Materials provided start
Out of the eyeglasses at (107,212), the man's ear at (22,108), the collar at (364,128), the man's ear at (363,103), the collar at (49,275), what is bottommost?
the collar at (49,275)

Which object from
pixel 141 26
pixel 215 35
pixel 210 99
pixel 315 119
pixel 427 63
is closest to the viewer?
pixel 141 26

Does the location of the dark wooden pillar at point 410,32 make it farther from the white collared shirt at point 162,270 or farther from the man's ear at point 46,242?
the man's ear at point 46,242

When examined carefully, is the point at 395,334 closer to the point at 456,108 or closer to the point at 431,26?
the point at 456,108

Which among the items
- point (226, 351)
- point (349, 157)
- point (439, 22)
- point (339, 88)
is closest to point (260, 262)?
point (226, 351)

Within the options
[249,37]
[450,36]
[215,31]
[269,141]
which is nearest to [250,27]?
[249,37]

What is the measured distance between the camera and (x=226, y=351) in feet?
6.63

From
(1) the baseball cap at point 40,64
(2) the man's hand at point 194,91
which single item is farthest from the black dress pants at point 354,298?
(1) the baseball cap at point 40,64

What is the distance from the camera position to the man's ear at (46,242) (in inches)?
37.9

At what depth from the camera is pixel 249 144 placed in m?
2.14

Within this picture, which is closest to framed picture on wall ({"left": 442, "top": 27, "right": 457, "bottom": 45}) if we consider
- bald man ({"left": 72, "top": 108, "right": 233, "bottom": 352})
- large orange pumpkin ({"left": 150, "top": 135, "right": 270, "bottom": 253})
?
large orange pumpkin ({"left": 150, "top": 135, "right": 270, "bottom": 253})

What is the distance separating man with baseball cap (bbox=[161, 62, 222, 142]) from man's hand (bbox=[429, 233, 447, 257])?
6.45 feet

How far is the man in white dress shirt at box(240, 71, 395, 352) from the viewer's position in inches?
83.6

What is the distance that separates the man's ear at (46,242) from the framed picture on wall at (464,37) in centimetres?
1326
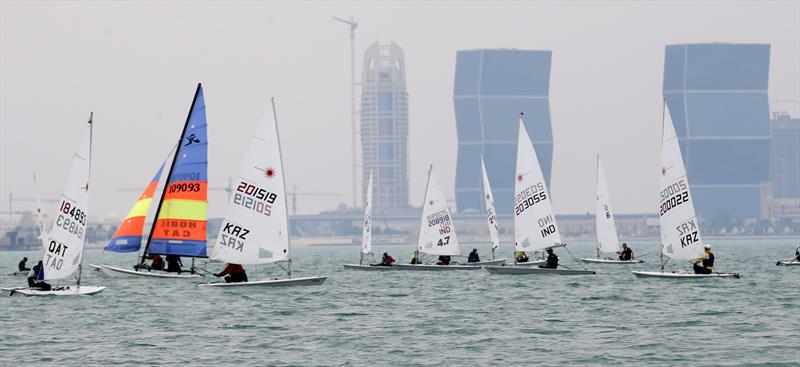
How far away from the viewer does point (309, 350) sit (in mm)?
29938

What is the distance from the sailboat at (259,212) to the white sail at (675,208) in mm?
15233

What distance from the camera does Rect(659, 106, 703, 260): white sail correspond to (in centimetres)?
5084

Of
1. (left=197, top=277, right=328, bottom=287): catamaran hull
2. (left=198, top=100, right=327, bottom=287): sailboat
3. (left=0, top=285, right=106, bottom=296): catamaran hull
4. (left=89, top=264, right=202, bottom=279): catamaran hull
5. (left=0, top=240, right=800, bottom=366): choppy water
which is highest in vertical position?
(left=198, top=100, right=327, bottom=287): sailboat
Materials provided end
Materials provided start
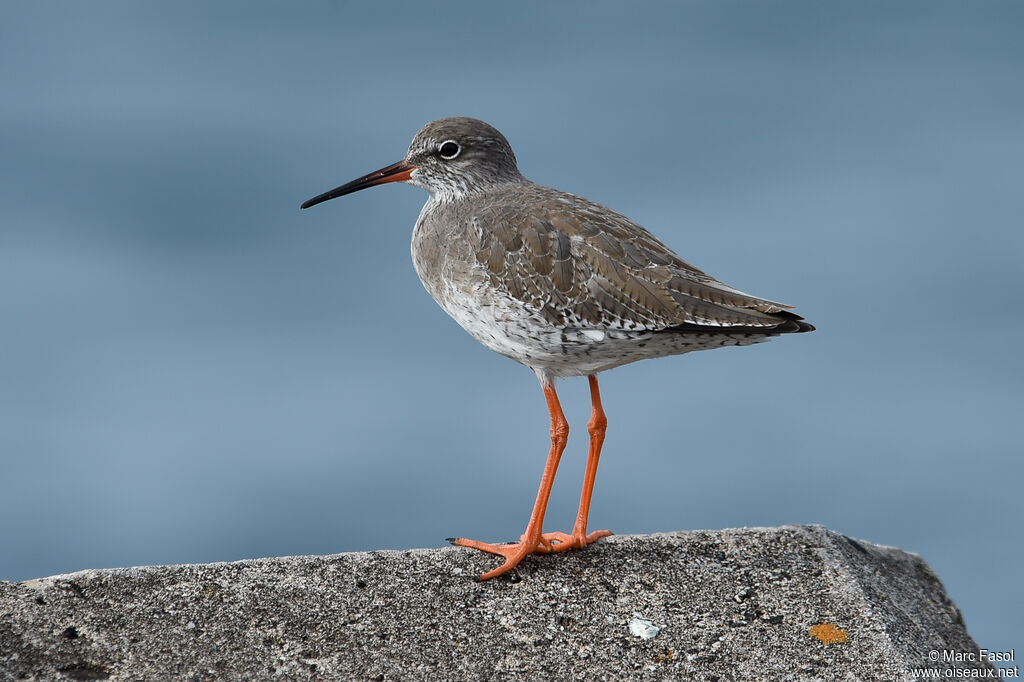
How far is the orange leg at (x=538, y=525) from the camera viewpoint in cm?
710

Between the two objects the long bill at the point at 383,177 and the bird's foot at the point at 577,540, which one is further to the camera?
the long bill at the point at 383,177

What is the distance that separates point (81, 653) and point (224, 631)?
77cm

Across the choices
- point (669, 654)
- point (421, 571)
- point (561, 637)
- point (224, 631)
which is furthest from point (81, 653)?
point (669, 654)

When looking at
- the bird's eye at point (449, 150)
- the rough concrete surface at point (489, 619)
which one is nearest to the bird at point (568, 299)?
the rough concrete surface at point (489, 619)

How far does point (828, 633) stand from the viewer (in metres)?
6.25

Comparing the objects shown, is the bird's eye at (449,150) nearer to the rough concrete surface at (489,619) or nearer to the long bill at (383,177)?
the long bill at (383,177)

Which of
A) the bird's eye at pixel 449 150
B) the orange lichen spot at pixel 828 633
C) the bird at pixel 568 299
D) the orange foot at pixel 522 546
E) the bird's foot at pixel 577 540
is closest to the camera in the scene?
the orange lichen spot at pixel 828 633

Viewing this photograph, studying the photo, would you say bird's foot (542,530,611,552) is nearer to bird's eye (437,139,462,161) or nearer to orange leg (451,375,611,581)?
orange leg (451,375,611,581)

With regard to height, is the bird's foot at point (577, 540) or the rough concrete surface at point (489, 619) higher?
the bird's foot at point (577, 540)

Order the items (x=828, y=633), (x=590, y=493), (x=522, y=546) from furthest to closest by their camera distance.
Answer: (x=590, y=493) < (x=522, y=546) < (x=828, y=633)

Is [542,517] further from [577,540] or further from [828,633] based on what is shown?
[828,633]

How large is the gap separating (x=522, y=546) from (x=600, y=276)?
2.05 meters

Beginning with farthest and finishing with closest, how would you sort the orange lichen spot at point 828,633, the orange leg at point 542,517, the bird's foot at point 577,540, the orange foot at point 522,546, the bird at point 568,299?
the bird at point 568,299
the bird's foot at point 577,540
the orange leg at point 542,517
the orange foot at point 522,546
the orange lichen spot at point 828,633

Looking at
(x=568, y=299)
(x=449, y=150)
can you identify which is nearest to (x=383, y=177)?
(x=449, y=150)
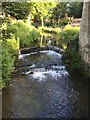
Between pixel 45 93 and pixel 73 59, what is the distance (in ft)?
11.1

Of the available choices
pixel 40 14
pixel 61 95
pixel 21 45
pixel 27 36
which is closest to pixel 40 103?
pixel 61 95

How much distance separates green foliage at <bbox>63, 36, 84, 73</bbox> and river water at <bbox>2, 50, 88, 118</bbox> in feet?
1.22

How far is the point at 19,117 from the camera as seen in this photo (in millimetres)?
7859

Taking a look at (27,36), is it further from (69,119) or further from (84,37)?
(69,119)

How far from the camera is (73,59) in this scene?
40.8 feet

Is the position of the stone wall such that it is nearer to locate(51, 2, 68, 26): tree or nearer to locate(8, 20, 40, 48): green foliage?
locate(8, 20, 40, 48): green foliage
Materials provided end
Materials provided start
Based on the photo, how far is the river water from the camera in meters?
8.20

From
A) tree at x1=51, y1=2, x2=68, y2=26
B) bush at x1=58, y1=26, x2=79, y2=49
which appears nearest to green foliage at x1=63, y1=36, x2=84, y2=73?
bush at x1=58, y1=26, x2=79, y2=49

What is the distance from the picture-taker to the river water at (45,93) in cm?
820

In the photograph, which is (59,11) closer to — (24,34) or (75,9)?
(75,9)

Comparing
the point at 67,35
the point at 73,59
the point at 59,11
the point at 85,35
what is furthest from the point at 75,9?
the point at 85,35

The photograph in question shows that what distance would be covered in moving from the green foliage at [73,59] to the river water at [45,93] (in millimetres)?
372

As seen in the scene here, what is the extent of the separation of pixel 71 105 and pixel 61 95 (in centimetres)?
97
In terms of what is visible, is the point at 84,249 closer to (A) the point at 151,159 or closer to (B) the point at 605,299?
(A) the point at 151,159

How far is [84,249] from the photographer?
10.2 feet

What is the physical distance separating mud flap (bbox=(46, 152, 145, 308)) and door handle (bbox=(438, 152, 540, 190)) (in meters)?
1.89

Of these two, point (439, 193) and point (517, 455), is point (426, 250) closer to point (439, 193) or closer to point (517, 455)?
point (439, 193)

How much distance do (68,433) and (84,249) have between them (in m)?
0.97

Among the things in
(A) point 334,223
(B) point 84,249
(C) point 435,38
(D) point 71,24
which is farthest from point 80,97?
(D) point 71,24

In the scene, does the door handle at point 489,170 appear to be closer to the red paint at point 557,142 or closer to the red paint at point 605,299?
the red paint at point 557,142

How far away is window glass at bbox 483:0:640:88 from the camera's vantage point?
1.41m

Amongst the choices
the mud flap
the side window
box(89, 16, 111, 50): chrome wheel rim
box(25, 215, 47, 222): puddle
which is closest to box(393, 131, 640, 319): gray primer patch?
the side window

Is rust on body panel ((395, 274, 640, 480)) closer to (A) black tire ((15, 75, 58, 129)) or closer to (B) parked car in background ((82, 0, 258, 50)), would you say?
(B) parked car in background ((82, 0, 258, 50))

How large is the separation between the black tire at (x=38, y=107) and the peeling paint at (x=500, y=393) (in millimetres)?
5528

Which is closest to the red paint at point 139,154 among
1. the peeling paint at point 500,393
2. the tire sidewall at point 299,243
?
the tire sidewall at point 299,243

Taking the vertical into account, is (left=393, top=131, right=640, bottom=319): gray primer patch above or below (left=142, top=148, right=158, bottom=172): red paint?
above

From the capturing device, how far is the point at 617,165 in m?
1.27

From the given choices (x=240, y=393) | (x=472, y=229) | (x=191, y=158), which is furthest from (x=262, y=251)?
Materials provided end
▶ **Task goal**
Give back the material from the line with "Among the things in" to the line with "From the given", both included, copied character for character.

▶ **Finished task**
Among the things in
(A) point 334,223
(B) point 84,249
(C) point 435,38
(D) point 71,24
which is farthest from point 80,97?
(D) point 71,24

In the scene, does the door handle at point 489,170 appear to be closer to the red paint at point 557,142 or closer to the red paint at point 605,299?
the red paint at point 557,142

How far away is window glass at bbox 483:0:640:88 from the camera's vantage point?
1.41m

Amongst the choices
the mud flap
the side window
box(89, 16, 111, 50): chrome wheel rim
box(25, 215, 47, 222): puddle
which is closest to box(393, 131, 640, 319): gray primer patch?
the side window

Is rust on body panel ((395, 274, 640, 480)) closer to (A) black tire ((15, 75, 58, 129)) or closer to (B) parked car in background ((82, 0, 258, 50)), would you say?
(B) parked car in background ((82, 0, 258, 50))

How large is the separation between the black tire at (x=38, y=107) and the peeling paint at (x=500, y=393) (in millimetres)?
5528

Which is closest to the red paint at point 139,154 among
1. the peeling paint at point 500,393
2. the tire sidewall at point 299,243
?
the tire sidewall at point 299,243

Taking the vertical into account, is (left=393, top=131, right=640, bottom=319): gray primer patch above or below (left=142, top=148, right=158, bottom=172): red paint?
above

From the capturing device, how far is the point at 617,165 in m?
1.27

From the given choices (x=240, y=393) | (x=472, y=229) | (x=191, y=158), which is furthest from (x=262, y=251)?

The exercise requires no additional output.